正文:
━━━━━━━━━━━━━━━━

目前来说编译原理的学习对于工作的用处很小,更多的方面可能是装逼,如果你不从nlp方面的话,编译器的工作研究基本已经在16年已经做完。不过,我觉得学东西没必要过分强调工作的需要,很多时候处于兴趣和爱好,探索底层,也许会有新的乐趣。
教材方面 推荐两本一本就是龙书 第二本就是
这是我对实现一个脚本语言的一点心得和体会。
该脚本语言的实现是使用java作为实现语言
该语言的学习是根据http://www.craftinginterpreters.com教程实现
知识前置
学习该知识需要你有一定的java基础知识,了解oop特性,以及学过编译原理。
lox是一门脚本语言,这意味着他的代码直接运行,而不是转换成汇编代码。
让我们开始吧
这是编译器的启动器。
public class Lox {
public static void main(String[] args) throws IOException {
if (args.length > 1) {
System.out.println("Usage: jlox [script]");
System.exit(64);
} else if (args.length == 1) {
runFile(args[0]);
} else {
runPrompt();
}
}
}
实际上,有两种方法可以运行某些代码。如果您从命令行启动jlox并为其提供文件路径,它将读取文件并执行该文件:
private static void runFile(String path) throws IOException {
byte[] bytes = Files.readAllBytes(Paths.get(path));
run(new String(bytes, Charset.defaultCharset()));
}
如果你想不带任何参数去启动他,做到交互的话,
private static void runPrompt() throws IOException {
InputStreamReader input = new InputStreamReader(System.in);
BufferedReader reader = new BufferedReader(input);
for (;;) {
System.out.print("> ");
run(reader.readLine());
}
}
上述两种运行方法的实现,其实都是依赖于对run方法的包装
private static void run(String source) {
Scanner scanner = new Scanner(source);
List<Token> tokens = scanner.scanTokens();
// For now, just print the tokens.

━━━━━━━━━━━━━━━━

带标签框的记录:
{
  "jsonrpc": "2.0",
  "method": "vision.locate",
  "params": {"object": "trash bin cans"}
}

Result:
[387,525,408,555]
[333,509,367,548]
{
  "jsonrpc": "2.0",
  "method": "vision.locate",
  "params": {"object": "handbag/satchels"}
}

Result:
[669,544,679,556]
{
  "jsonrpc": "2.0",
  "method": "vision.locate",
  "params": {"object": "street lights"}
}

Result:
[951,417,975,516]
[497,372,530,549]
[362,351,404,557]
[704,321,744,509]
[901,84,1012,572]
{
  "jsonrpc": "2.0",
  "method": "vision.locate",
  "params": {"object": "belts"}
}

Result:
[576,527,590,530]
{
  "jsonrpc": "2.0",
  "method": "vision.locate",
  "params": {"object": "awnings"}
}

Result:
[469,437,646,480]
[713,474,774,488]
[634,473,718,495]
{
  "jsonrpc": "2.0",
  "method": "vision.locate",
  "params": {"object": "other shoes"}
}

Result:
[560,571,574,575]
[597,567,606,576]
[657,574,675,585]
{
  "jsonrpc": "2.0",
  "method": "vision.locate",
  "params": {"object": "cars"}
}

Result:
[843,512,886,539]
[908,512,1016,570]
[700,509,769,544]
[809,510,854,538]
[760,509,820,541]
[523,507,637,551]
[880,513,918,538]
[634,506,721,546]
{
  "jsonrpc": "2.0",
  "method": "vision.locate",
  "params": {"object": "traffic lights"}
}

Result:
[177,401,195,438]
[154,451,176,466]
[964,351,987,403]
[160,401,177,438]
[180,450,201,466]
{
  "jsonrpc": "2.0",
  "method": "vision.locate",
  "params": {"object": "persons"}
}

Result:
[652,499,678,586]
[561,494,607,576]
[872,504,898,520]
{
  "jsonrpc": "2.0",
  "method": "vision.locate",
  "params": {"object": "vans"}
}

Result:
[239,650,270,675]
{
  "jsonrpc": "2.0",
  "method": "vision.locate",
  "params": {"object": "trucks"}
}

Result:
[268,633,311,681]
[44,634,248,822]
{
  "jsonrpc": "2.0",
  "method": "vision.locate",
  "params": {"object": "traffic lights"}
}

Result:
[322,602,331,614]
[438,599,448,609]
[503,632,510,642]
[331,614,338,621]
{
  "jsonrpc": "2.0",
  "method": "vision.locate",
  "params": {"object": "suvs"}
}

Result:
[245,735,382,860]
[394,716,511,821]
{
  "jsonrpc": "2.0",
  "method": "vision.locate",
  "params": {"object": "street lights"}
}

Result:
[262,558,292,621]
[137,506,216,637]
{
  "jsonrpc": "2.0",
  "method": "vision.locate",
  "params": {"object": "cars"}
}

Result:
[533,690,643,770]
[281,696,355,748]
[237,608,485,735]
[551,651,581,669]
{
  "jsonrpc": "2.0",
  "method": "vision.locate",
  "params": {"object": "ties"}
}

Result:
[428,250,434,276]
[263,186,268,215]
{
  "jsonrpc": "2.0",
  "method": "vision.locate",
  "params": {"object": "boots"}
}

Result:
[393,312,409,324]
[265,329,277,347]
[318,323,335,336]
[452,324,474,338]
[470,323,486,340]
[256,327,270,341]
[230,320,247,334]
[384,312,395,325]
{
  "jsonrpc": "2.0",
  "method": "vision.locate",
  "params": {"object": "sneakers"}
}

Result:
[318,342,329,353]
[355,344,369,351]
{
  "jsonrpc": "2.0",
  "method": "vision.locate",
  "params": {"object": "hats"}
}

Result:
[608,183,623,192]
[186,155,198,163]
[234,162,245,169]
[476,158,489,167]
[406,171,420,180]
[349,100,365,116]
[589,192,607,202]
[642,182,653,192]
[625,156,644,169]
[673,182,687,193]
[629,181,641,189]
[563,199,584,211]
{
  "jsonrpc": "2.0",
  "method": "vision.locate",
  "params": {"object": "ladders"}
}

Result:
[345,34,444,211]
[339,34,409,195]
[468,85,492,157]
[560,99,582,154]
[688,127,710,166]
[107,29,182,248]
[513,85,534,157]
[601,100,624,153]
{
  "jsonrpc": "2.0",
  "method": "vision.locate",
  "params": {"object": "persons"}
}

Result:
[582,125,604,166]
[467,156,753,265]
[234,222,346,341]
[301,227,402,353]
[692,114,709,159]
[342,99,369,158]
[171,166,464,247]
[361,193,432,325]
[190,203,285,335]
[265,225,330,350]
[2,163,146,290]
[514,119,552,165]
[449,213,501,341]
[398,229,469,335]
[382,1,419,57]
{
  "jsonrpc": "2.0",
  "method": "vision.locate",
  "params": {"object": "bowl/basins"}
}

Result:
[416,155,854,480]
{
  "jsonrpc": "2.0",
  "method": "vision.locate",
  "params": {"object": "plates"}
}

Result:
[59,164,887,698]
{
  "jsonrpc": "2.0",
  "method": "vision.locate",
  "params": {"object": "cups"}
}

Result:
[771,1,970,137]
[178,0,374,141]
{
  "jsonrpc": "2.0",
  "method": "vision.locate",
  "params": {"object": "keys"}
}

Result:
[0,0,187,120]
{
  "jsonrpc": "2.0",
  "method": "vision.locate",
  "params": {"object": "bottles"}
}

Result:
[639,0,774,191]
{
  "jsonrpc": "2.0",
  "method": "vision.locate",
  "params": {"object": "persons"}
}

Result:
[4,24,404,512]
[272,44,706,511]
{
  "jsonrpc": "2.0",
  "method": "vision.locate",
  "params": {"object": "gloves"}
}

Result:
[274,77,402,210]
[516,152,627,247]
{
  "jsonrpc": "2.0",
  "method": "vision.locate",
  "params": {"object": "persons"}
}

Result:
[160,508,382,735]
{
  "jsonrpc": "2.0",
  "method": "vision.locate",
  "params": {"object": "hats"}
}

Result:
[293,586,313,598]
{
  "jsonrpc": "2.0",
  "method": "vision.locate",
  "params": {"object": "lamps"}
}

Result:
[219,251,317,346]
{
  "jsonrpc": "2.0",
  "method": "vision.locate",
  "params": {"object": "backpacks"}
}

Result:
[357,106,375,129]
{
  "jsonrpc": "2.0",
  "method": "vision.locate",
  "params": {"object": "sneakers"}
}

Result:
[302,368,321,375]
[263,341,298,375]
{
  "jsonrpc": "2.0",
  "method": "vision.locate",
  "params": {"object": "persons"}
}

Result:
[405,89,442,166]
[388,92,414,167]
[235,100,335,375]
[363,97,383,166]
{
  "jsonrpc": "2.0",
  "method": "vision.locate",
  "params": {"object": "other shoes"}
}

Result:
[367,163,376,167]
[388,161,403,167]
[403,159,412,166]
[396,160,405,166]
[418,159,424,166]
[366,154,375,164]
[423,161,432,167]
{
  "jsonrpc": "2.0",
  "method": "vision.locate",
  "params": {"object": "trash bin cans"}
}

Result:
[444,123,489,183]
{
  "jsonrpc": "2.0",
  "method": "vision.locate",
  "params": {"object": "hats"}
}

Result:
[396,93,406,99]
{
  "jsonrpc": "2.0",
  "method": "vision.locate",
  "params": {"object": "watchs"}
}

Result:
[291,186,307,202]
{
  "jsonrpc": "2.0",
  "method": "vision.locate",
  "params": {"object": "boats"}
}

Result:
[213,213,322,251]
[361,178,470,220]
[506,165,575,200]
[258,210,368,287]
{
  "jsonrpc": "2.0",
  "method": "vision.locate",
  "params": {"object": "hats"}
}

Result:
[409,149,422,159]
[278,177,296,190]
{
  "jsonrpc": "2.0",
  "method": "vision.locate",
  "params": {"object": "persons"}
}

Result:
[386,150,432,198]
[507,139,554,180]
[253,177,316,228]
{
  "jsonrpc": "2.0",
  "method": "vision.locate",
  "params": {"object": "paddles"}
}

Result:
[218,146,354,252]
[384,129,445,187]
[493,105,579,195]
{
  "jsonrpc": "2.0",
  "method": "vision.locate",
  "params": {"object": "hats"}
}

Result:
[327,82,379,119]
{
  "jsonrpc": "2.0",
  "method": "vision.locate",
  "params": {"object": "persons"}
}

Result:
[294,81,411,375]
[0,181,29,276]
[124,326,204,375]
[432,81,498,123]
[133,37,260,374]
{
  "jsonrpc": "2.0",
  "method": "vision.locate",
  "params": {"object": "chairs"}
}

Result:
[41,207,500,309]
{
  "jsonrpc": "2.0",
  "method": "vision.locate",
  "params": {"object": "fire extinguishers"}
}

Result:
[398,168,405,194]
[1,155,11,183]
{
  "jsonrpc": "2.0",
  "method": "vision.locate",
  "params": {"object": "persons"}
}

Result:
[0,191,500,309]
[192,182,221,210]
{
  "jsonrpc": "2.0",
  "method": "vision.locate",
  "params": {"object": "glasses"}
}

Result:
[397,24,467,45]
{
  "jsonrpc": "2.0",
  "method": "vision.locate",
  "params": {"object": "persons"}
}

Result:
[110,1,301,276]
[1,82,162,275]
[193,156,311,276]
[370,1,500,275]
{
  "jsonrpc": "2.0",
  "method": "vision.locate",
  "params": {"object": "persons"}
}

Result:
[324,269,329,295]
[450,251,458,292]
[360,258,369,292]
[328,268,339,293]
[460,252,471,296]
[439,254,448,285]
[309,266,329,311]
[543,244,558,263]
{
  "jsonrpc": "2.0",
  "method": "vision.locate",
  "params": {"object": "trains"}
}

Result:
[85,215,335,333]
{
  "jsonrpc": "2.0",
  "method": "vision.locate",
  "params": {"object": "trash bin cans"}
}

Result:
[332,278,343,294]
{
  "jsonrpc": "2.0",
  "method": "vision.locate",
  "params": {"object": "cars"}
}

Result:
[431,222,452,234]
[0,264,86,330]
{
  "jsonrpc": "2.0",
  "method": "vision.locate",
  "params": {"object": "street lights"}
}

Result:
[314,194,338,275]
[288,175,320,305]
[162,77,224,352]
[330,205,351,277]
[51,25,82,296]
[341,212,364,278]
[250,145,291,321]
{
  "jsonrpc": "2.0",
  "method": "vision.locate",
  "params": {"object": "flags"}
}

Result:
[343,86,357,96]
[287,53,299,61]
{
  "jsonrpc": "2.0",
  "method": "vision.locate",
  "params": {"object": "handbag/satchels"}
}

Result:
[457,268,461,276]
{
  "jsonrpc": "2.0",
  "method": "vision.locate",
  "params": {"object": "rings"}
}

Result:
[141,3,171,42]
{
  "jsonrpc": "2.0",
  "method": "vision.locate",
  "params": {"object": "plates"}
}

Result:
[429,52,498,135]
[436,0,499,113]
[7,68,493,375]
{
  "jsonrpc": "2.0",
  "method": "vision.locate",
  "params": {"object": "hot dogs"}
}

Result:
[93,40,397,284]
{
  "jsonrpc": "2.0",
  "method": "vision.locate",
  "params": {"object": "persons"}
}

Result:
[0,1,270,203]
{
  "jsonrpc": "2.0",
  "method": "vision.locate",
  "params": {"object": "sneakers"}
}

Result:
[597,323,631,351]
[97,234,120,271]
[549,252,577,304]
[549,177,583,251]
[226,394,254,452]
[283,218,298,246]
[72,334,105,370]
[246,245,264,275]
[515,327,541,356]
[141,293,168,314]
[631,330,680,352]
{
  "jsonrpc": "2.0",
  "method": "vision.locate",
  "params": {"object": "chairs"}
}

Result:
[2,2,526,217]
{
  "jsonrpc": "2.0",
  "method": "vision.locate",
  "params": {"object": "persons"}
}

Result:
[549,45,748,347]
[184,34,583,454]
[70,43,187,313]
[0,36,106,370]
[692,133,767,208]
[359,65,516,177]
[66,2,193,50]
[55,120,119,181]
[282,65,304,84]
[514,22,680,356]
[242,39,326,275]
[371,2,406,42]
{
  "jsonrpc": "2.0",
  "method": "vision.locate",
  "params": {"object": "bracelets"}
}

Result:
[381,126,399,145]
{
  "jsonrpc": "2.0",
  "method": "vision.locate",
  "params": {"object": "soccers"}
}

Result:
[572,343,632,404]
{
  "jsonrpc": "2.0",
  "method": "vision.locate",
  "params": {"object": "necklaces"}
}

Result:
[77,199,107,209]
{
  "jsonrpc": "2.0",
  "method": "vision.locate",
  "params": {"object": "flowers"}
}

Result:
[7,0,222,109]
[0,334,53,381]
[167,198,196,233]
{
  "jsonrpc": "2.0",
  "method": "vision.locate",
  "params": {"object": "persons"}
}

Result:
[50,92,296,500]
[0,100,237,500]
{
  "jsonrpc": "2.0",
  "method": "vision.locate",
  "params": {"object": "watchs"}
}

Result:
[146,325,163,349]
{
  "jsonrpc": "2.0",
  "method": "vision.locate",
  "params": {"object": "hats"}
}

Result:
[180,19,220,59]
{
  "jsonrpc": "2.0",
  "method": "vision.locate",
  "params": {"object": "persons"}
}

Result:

━━━━━━━━━━━━━━━━

练习任务:
[1] 把正文中从“目前来说编译原理的学习对于工”开始、一直到“学习该知识需要你有一定的java基础知识,了解oop特性,以及学过编译原理。”为止的这一段照抄一遍。
[2] 按照正文的说法，学习这些内容需要具备哪些前置知识？
这些数据行和正文没有关系。

各题答案:
[1]
目前来说编译原理的学习对于工作的用处很小,更多的方面可能是装逼,如果你不从nlp方面的话,编译器的工作研究基本已经在16年已经做完。不过,我觉得学东西没必要过分强调工作的需要,很多时候处于兴趣和爱好,探索底层,也许会有新的乐趣。
教材方面 推荐两本一本就是龙书 第二本就是
这是我对实现一个脚本语言的一点心得和体会。
该脚本语言的实现是使用java作为实现语言
该语言的学习是根据http://www.craftinginterpreters.com教程实现
知识前置
学习该知识需要你有一定的java基础知识,了解oop特性,以及学过编译原理。

[2] 需要有一定的java基础知识，了解oop特性，并且学过编译原理。